23/11/2021

MARIJKE PINOY OVER HAAR TERUGKEER NAAR MOSUL:

“De oude kermissen draaien weer”

Dit alles schrijf ik met veel reserve. Ik ben slechts een kortstondige observator van een prachtig volk dat heel erg geleden heeft. Een volk dat nu verder moet met al zijn wonden. De gruwel verwoorden of de wonden voelen, kunnen alleen zij die hem meemaken. Wie ben ik, met mijn westerse blik, om dit zomaar eventjes te verwoorden. Met veel terughoudendheid en nederigheid beschrijf ik wat ik de voorbije dagen zag.

Tegelijk ben ik hier, samen met mijn fantastische collega’s, met een reden. En die reden is mij veel waard. Uitwisseling via kunst. Connecteren. Dialogeren. En hopelijk – wat mijzelf betreft – de jonge vrouwelijke studenten aanzetten om kunst in de wereld te brengen.

Wat een verschil met tweeënhalf jaar geleden, toen we hier voor de voorstelling ‘Orestes in Mosul’ kwamen werken met jongeren. Ik mocht toen het verwaarloosde paviljoen waar we logeerden niet verlaten zonder toestemming van de fixers . Te gevaarlijk en te riskant. We waren met een grotere groep westerse mensen in Mosul en teveel aandacht was te vermijden. Zelfs in de school waar we lesgaven, kregen we de raad om niet te veel rond te hangen buiten. De vorige school was gebombardeerd en dus moesten we ook hier overdreven aandacht vermijden. In de normaal drukke straat van het theehuis waar we een aantal beelden toonden van ons werk aan mama’s en familie, mochten de gele taxi’s niet parkeren, uit angst voor explosies. De bevolking van Mosul zat nog middenin een post-oorlogstrauma.

◆ Opdrachten ◆
A – Beantwoord over de tekst over Marijke Pinoys terugkeer naar Mosul:
(i) Welke groep hoopt ze aan te zetten om kunst in de wereld te brengen?
(ii) Voor welke voorstelling kwam ze tweeënhalf jaar eerder in Mosul met jongeren werken?
(iii) Waarom mochten de gele taxi's niet parkeren in de straat van het theehuis?
B – Schrijf de tekst over Marijke Pinoys terugkeer naar Mosul verder vanaf de laatste zin.
De items die nu volgen, komen uit een andere bron.

◆ Te beoordelen gegevens ◆
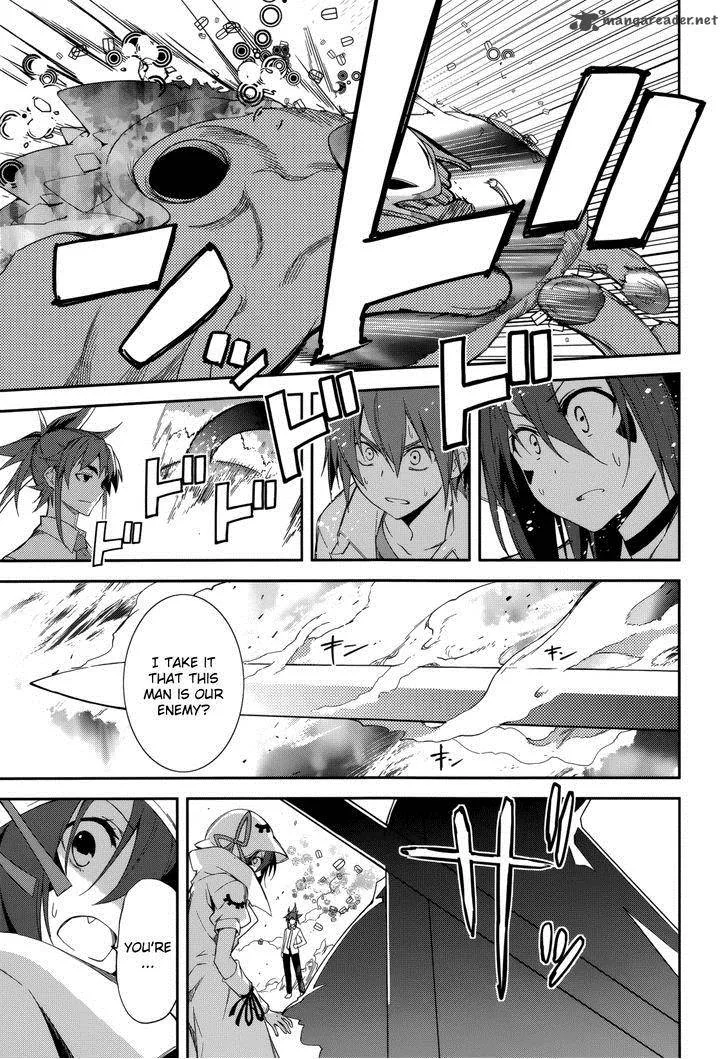 Yumekui Merry Chapter 75 page 26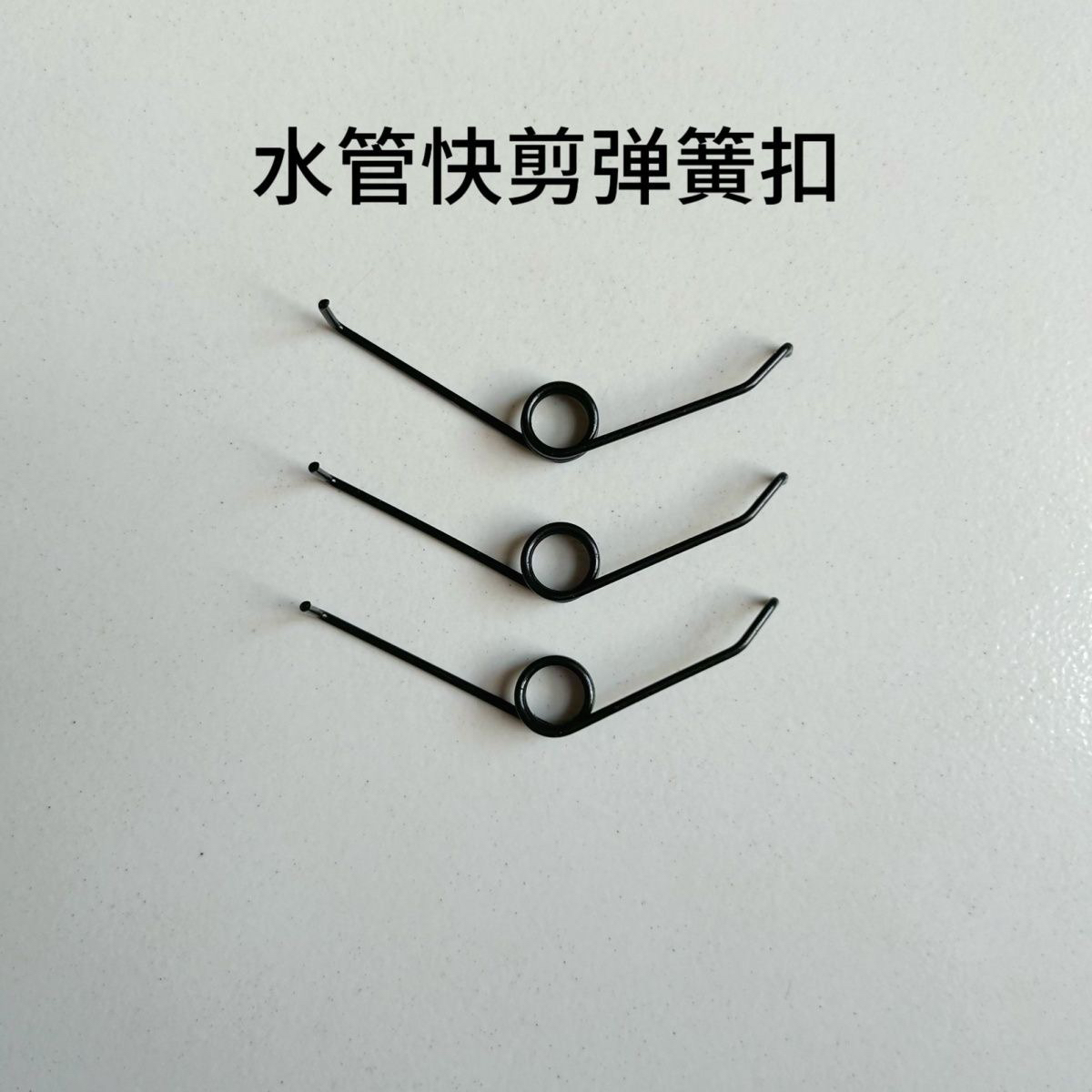 快剪弹簧扣割刀弹簧弹扣剪刀PVC快剪进口钢刀片配到弹簧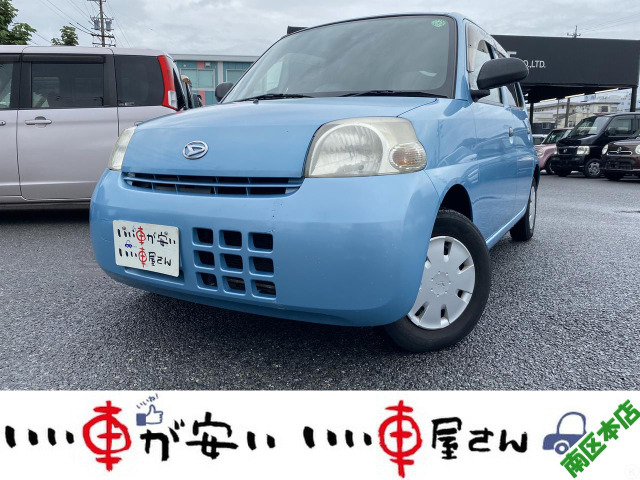 ダイハツ エッセ 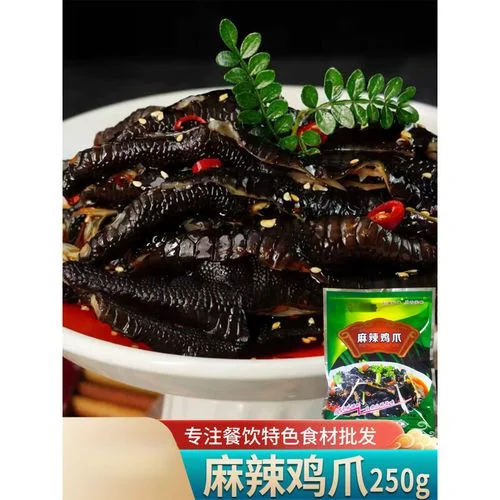 黑色的鸡脚叫什么_2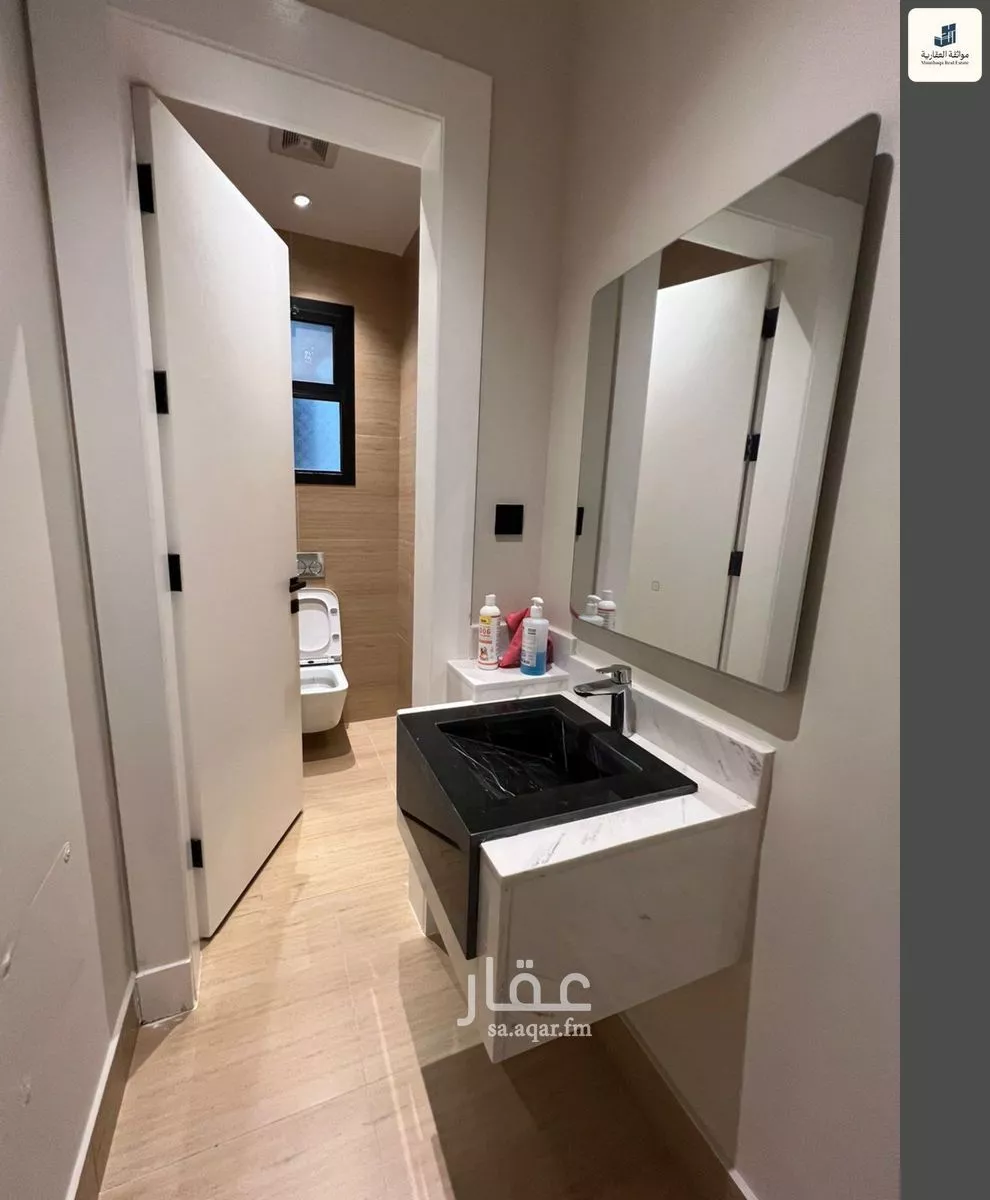 شقة 3 غرف في السيف 20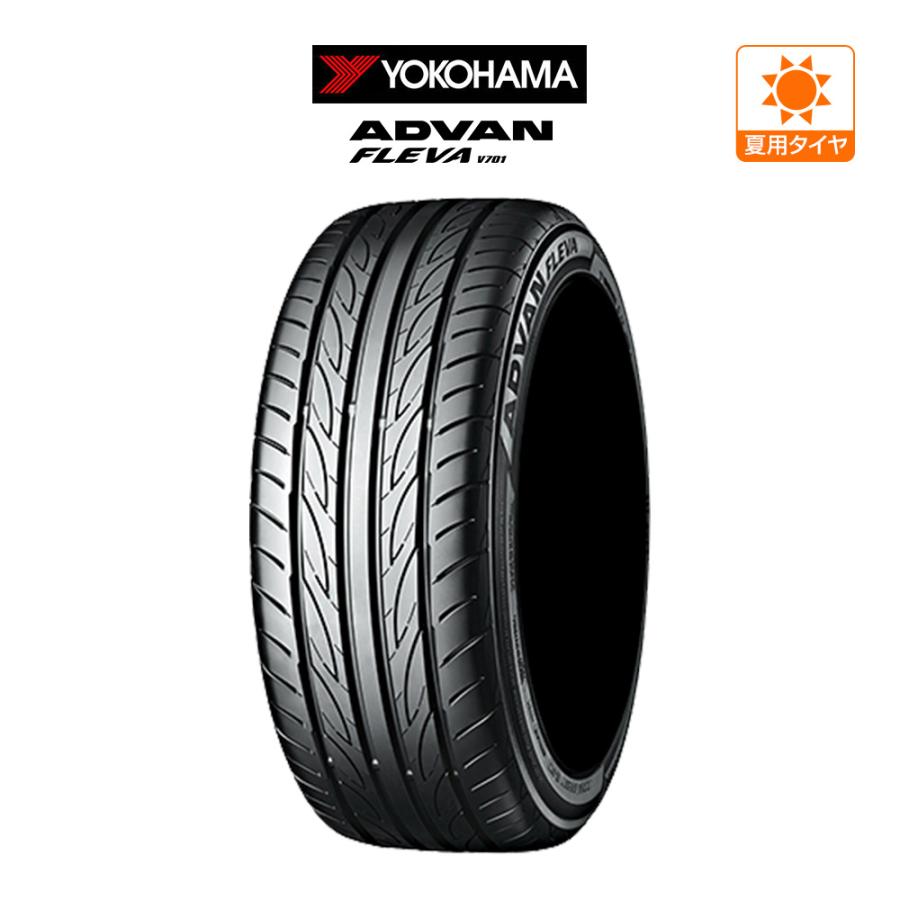 ヨコハマ ADVAN アドバン フレバ V701 165/50R15 73V サマータイヤ 夏タイヤのみ・送料無料(1本) | ADVAN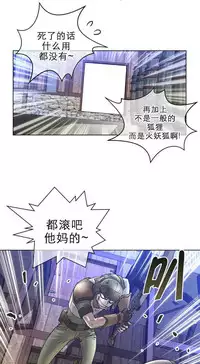 Perfect Half 完美的另一半 1-18 Chinese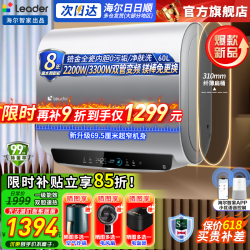 海尔 扁桶电热水器60升双管变频 10倍增容小尺寸 免清洗一级能效节能省电家用储水式统帅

◆ Antwoorden ◆
A –
(i) De jonge vrouwelijke studenten.
(ii) 'Orestes in Mosul'.
(iii) Uit angst voor explosies.

B –
Nu loop ik hier als vrouw – met een hoofddoek uit respect – alleen door de straten. De mensen kijken wat verbaasd op. We zijn in Mosul vermoed ik toch nog altijd een van de weinige groepjes westerlingen die hier aan het werk zijn. Maar er is overal openheid, en vrolijkheid. We worden hartelijk ontvangen.

In dezelfde kunstschool waar we twee jaar geleden kort lesgaven, hebben we nu twintig studenten: vijf jonge vrouwen en vijftien jonge jongens. Eén meisje is getrouwd en heeft een kindje, een jongen is ook getrouwd. Veel van de studenten hebben al een job. Er zijn twee kappers bij, een make-up artiest, een influencer,… ze volgen les en werken tegelijk.

Het is niet zo eenvoudig hier voor meisjes om te studeren aan de kunstschool. Het maakt me erg blij dat er toch vijf zijn die onze workshops volgen. Ik geloof heel sterk in het verband tussen onderwijs en emancipatie. Een van de mannelijke vertalers zei mij dat ze heel veel verwachten van wat we hier doen op dat vlak. Zij hopen samen met ons dat de filmlessen een extra stimulans zijn om meer vrouwen aan te trekken in de kunstopleiding. De sociale context in Mosul blijft overwegend mannelijk. Dus des te meer ben ik blij dat de vrouwen hopelijk kunst in de maatschappij kunnen brengen. En via kunst gelijkwaardigheid evidenter kunnen maken.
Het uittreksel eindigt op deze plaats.